Start of Block

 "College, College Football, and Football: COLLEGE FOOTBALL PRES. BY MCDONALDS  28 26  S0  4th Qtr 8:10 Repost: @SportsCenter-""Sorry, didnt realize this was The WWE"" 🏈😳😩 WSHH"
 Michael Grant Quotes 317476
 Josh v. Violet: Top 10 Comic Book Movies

End of Block
Start of Block

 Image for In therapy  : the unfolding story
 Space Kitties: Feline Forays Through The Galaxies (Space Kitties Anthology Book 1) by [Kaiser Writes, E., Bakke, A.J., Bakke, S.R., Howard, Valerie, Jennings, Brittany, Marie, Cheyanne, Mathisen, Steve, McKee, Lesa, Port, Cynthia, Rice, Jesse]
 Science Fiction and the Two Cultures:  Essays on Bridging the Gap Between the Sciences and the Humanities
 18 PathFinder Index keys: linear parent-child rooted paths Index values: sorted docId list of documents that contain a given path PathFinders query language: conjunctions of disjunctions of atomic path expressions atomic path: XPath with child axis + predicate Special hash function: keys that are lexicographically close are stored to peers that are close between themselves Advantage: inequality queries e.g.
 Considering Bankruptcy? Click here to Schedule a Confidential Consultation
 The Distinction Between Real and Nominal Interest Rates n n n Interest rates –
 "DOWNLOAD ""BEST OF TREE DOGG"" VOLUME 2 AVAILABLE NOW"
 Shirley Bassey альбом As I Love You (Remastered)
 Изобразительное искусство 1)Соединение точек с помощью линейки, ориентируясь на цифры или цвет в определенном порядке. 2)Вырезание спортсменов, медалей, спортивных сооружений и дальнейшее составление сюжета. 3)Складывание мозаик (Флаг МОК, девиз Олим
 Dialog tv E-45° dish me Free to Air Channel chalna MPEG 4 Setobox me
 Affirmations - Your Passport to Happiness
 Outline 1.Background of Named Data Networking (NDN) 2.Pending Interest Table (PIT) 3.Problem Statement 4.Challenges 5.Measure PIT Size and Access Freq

End of Block
Start of Block

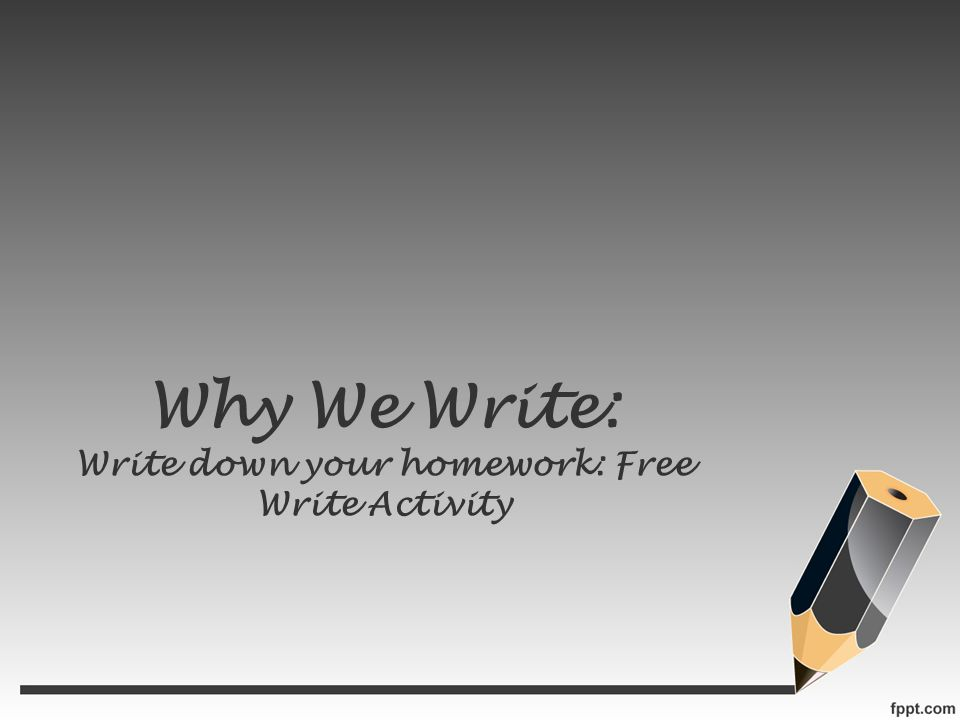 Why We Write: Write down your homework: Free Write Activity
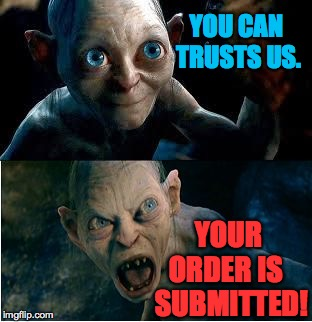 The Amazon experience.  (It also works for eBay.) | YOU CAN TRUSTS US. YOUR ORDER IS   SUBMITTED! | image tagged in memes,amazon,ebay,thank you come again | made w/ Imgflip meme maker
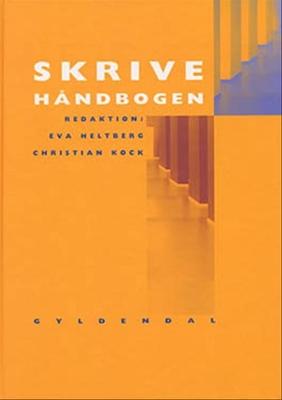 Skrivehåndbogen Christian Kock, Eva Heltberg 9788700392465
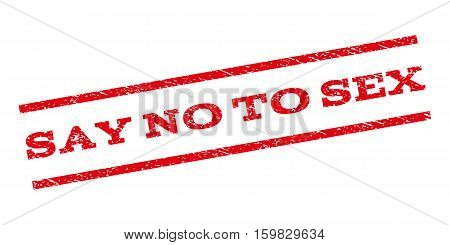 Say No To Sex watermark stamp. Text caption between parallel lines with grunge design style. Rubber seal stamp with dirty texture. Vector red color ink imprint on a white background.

End of Block

◆ **TASK INSTRUCTIONS**: Write down, word for word, the lines above from the one containing "Michael Grant Quotes 317476" through the one containing "Josh v. Violet: Top 10 Comic Book Movies", both ends included.

◆ **RESPONSE TO THIS TASK**:
 Michael Grant Quotes 317476
 Josh v. Violet: Top 10 Comic Book Movies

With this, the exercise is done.